Continuity of minimizers to weighted least gradient problems

TL;DR

This paper establishes the existence and regularity of continuous minimizers for weighted least gradient problems in higher dimensions, extending previous techniques and ensuring minimal surface level sets under certain geometric conditions.

Contribution

It extends the Sternberg-Williams-Ziemer technique to inhomogeneous weighted problems, providing continuous solutions and analyzing their minimal surface level sets in high dimensions.

Findings

Constructed continuous minimizers in dimensions n>=2

Level sets are minimal surfaces in a conformal metric

Solutions exist under geometric conditions on the domain

Abstract

We revisit the question of existence and regularity of minimizers to weighted least gradient problems on a fixed bounded domain, subject to a Dirichlet boundary condition, in the case where the boundary data is continuous and the weight function is C^2 and bounded away from zero.

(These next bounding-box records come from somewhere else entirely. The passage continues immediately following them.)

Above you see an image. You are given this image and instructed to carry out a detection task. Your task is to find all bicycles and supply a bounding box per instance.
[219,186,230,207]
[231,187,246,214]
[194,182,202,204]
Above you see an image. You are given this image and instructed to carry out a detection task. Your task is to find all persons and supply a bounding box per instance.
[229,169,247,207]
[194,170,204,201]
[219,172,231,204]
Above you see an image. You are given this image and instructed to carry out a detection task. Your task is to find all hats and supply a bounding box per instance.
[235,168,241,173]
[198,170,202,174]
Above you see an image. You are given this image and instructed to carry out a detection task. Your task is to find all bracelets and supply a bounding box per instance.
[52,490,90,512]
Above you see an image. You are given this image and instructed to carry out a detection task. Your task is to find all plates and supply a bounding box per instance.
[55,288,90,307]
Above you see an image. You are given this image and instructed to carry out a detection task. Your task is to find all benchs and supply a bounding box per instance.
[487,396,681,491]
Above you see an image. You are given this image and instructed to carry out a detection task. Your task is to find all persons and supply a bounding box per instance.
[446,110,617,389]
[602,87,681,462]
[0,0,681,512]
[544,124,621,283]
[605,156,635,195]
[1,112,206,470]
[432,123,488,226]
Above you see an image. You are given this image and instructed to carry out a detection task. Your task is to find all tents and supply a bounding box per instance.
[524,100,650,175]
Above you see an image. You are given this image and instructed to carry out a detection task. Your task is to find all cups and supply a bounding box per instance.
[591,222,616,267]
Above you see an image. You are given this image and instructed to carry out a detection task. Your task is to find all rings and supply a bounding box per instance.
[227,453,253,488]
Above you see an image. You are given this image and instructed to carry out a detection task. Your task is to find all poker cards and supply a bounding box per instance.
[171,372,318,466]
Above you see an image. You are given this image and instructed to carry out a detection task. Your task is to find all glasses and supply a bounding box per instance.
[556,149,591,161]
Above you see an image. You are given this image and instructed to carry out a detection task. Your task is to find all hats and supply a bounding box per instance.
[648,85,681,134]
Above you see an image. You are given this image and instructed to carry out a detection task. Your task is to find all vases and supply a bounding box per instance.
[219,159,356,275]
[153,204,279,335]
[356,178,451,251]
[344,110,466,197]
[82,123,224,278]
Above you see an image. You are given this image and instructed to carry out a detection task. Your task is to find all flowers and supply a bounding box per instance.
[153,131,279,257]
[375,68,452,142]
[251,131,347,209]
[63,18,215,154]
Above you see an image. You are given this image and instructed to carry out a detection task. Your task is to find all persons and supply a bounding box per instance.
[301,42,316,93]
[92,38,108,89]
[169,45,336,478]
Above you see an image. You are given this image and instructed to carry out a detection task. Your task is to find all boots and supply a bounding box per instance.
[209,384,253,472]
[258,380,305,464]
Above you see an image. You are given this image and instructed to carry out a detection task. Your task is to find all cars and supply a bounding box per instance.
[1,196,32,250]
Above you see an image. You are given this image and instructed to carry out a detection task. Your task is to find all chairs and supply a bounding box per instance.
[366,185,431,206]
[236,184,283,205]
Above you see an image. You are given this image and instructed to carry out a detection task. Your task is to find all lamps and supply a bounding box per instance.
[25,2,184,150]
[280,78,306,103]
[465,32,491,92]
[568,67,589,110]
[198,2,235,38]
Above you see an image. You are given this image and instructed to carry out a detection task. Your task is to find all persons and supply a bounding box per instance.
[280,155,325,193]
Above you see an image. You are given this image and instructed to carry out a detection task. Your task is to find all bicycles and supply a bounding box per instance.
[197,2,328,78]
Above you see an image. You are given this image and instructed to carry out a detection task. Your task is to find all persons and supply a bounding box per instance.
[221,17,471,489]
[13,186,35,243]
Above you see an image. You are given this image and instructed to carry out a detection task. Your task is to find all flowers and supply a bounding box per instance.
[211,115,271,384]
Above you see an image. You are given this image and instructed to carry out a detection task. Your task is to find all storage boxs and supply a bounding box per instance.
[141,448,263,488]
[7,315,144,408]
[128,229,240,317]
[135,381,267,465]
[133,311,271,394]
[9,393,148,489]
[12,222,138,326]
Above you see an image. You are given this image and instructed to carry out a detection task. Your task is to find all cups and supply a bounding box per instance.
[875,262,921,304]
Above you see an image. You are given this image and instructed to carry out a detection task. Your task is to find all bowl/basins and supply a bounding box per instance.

Under suitable geometric conditions on the domain in R^n we construct continuous solutions of the above variational problem in any dimension n>=2, by extending the Sternberg-Williams-Ziemer technique to this setting of inhomogeneous variations. We show that the level sets of the constructed minimizer are minimal surfaces in a conformal metric determined by the weight function. This results complements the approach of Jerrard, Moradifam and Nachman since it provides a continuous solution even in high dimensions where the possibility exists for level sets to develop singularities. The proof relies on an application of a strict maximum principle for sets with area-minimizing boundary established by Leon Simon.